→ DOCUMENT SECTION:
It’s a strange policy indeed that fails to prevent a 14-year high death toll and yet at the same time can be said to have saved “hundreds of lives”.

In fact, an analysis of the policy carried out by Public Health Scotland concludes that: “There is no clear evidence that [minimum unit pricing of alcohol] led to reduced alcohol consumption or changes in the severity of alcohol dependence among people drinking at harmful levels.”

And yet problem drinkers – those whose consumption places themselves and others at risk of physical, emotional, psychological or financial harm – provided the overwhelming justification for the policy in the first place. Moderate drinkers – the vast majority of the population – were never the problem.

When MUP was being debated back in 2011, concerns were raised that the dependents of heavy drinkers might become even more financially vulnerable because alcoholics tend to prioritise their own consumption over the needs of their families. This has been borne out by Public Health Scotland: “There is some evidence it increased financial strain among some economically vulnerable groups.”

MUP did not lead to fewer attendances at Accident and Emergency units, or to fewer ambulance call outs. And it did not lead to less alcohol-related crime.

So where does Robison’s justification for this year’s increase in MUP – that it has saved “hundreds of lives” – come from?

Simply put, it is based on hypothetical assumptions about the levels of deaths that might have occurred (but which did not) had the policy not been introduced. In other words, thanks to MUP, Scotland has a better health record than that of a hypothetical, imaginary, parallel universe – perhaps the one where Andrew Garfield rather than Tom Holland plays Spider Man, for example.

→ SUPPLIED INFORMATION:
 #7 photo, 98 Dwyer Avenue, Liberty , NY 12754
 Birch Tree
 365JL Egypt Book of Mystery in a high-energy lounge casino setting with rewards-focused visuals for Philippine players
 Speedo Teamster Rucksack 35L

* * *

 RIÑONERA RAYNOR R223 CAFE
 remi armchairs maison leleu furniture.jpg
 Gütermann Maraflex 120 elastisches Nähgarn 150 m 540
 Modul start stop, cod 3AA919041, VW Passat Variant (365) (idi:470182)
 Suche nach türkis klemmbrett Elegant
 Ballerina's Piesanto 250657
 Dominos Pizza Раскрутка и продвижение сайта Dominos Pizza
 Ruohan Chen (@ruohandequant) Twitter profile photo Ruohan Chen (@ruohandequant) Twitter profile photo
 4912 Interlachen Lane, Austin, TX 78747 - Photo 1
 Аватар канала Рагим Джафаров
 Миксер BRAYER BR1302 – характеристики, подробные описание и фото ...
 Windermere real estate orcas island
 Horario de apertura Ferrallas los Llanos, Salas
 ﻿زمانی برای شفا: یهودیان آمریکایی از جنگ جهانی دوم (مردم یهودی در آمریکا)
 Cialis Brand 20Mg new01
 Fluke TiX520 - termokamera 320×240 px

* * *

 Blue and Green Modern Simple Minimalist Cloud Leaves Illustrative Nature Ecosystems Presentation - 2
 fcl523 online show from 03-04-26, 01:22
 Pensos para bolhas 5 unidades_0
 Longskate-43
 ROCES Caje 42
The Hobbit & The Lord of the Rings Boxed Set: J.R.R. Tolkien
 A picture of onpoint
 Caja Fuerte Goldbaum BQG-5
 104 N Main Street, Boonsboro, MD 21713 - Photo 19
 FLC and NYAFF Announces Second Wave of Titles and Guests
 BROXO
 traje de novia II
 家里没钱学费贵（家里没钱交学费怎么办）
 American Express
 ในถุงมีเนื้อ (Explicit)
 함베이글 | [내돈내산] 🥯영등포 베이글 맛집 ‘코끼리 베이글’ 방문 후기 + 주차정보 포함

→ TASK DIRECTIONS: Continue the commentary on Scotland's minimum unit pricing of alcohol from its final sentence. The items are not needed for this work.

→ RESPONSE:
It’s a tenuous argument on which to base a policy aimed at reducing actual deaths, not imagined ones.

Yet, even the main opposition party in Scotland, Scottish Labour, has been convinced by this policy sleight-of-hand to welcome a cost increase that will make life more difficult for ordinary, safe drinkers and for the dependants of alcoholics, and which has been proven to have no impact whatever on the group of drinkers the policy was aimed at.

Had MUP worked, there would be few arguments made in favour of its abolition. Indeed, other governments, including the UK one, would have come under pressure to replicate the Scottish experiment.

But it has failed. And that’s okay. Sometimes policies don’t achieve what we hoped they would, and other things have to be tried. The danger lies in pretending that a failed policy is a successful one, that hardship inflicted on consumers can be justified when the facts say otherwise, and when politicians indulge in the pretence that, despite the evidence of their own eyes, the emperor’s new clothes really are pretty impressive.